Cousin Island Special Reserve is a special place for Seychelles’ biodiversity. Seabirds have a huge role to play in this important Seychelles’ protected area. Seabirds are also a key part of the marine ecosystem as they are considered marine animals in the food chain of the ocean. They can be used as indicators of ocean health and disturbances. Seabird monitoring is therefore vital to keep a handle on what is happening in the ocean.
Cousin Island Special Reserve is an important breeding site for seabirds. Nature Seychelles’ staff working on Cousin Island carry out seabird census at least once a year to determine the size of the breeding population as well as the long term trends. From 2009 to date, the censuses have been carried at least twice yearly.
Cousin Island is a remarkable model of ecosystem restoration and continued conservation efforts in safeguarding natural wildlife habitats. In addition to being a protected area under Seychelles law, Cousin is also an Important Bird Area (IBA) that is recognised globally in bird conservation. Indeed, Cousin is one of the sites of highest ornithological interest in Seychelles.

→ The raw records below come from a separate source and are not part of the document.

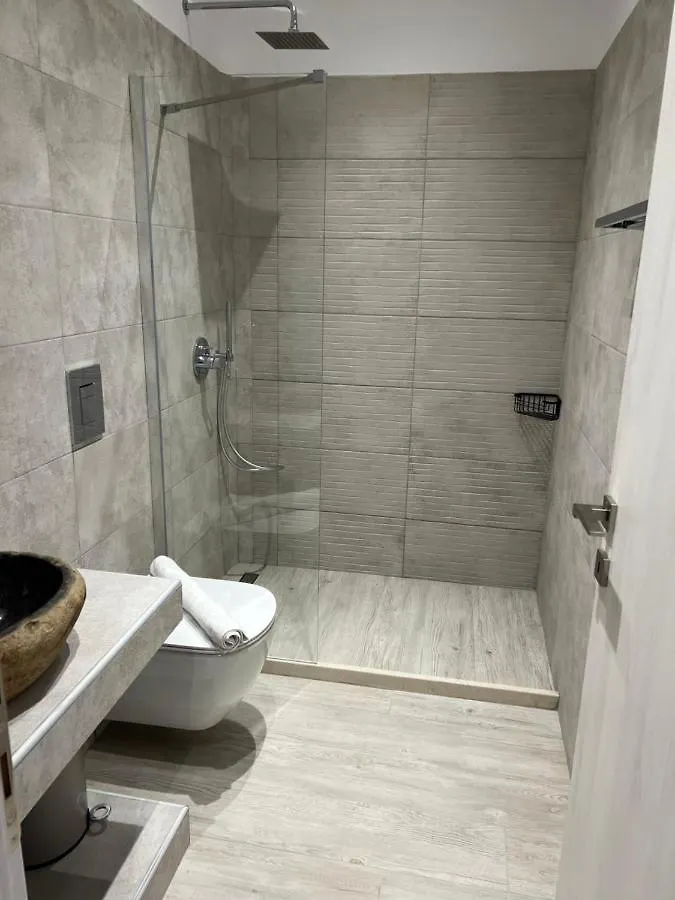 Apartamento Chill Out Studio Mykonos Town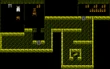 FF NES - Sarda's Cave
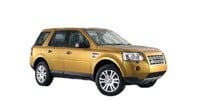 Reverse switch Land Rover Freelander 2 (L359)
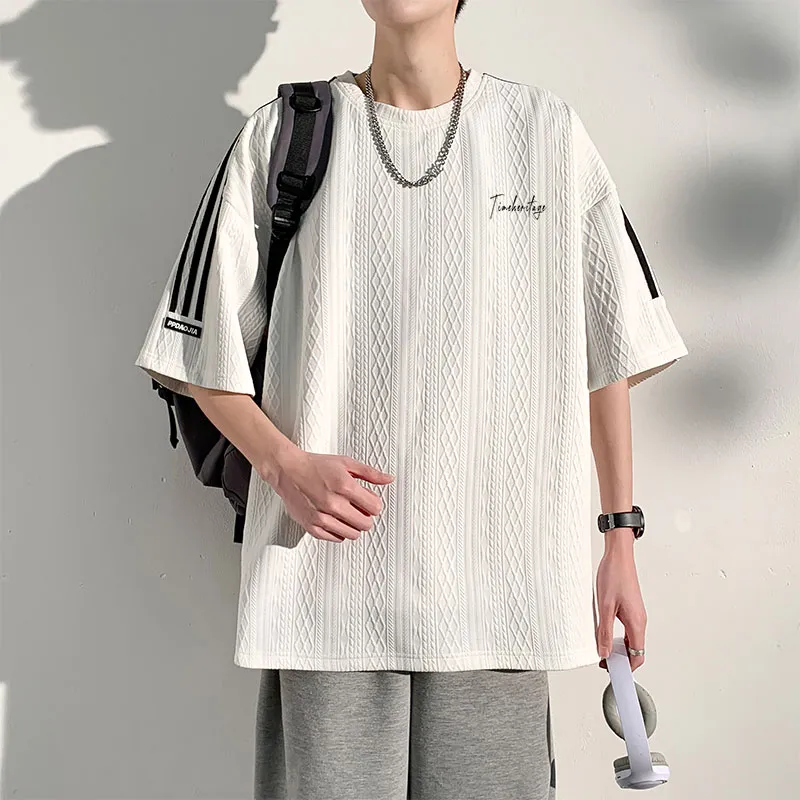 33TH T Shirts Unisex-4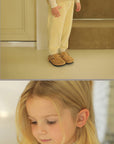 Little Foxx – Dous Knit Vest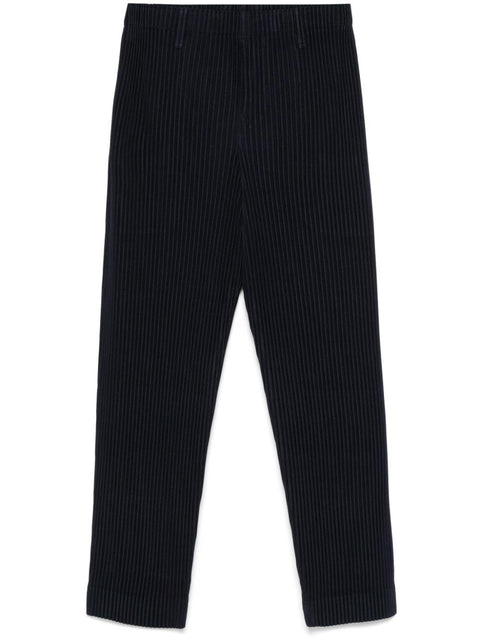 Pantalone classico HP49JF450 75 HOMME PLISSE' ISSEY MIYAKE 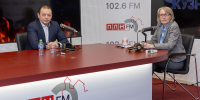 «Кузница»: Евгений Панферов о реорганизации, успехах и планах псковской областной больницы. ВИДЕО - Pln-Pskov.Ru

In a recently published Nature Seychelles report of the census of White-tailed tropicbird (Phaethon lepturus), White tern (Gygis alba) and Tropical shearwater (Puffin iherminieri) carried out in February, the results indicate that not only has there been no decline in the populations of these species since the last census in July 2014, but that their numbers are in fact stable on Cousin Island.
These three species of seabirds breed all year round and therefore at least two censuses are done each year to determine the population size. One census is done during the south-east trade winds and another during the north-west trade winds. The recently published census report is for the count carried out during the north-west trading season.
Nature Seychelles staff working in groups of three or four individuals carried out the census, counting adult birds, active nests and shearwater burrows. Active white terns were determined by counting eggs and chicks only. The presence of adult White-tailed tropicbirds or Tropical shearwaters in obvious nesting sites(cavity or burrow respectively), was used to identify active nests.
Prevalence and occupancy varied greatly between the 70 plots that were surveyed. The results of the report indicate that the White-tailed tropicbird was the most prevalent across the entire island. However, the most abundant breeding seabird is the White-tern or Fairy-tern with over 1,800 breeding pairs, followed by the Tropical shearwater with more than 1500 breeding pairs and then White-tailed tropicbird with more than 1200 breeding pairs.
The White-tailed tropicbird population on Cousin has been monitored since 1987 providing 28 years’ worth data to determine the breeding population trends. Although there have been fluctuations from one year to the next, there has been a general upward trend in the three decades.
In the case of the White terns, population estimates are available since 1999. The population has remained stable over the years despite fluctuations from one year to the next in the last 15 years.
The Tropical shearwaters also have population census data from 1999 which indicate an overall downward trend. However, It is presumed that the breeding population has been underestimated over the last few years due to the lack of a correction factor applied to the estimate, to account for the proportion of Shearwaters especially Audubon’s shearwater, that do not respond to the call-playback method.
The call-playback method, according to the “Seabird Monitoring Handbook for Seychelles” published by Nature Seychelles is the standard method for censuring seabirds that nest in cavities like Shearwaters and has been found to be most effective in the case of Wedge tailed Shearwaters. Taped calls of the birds are played at the entrance to potential cavities and adults and sometimes chicks respond.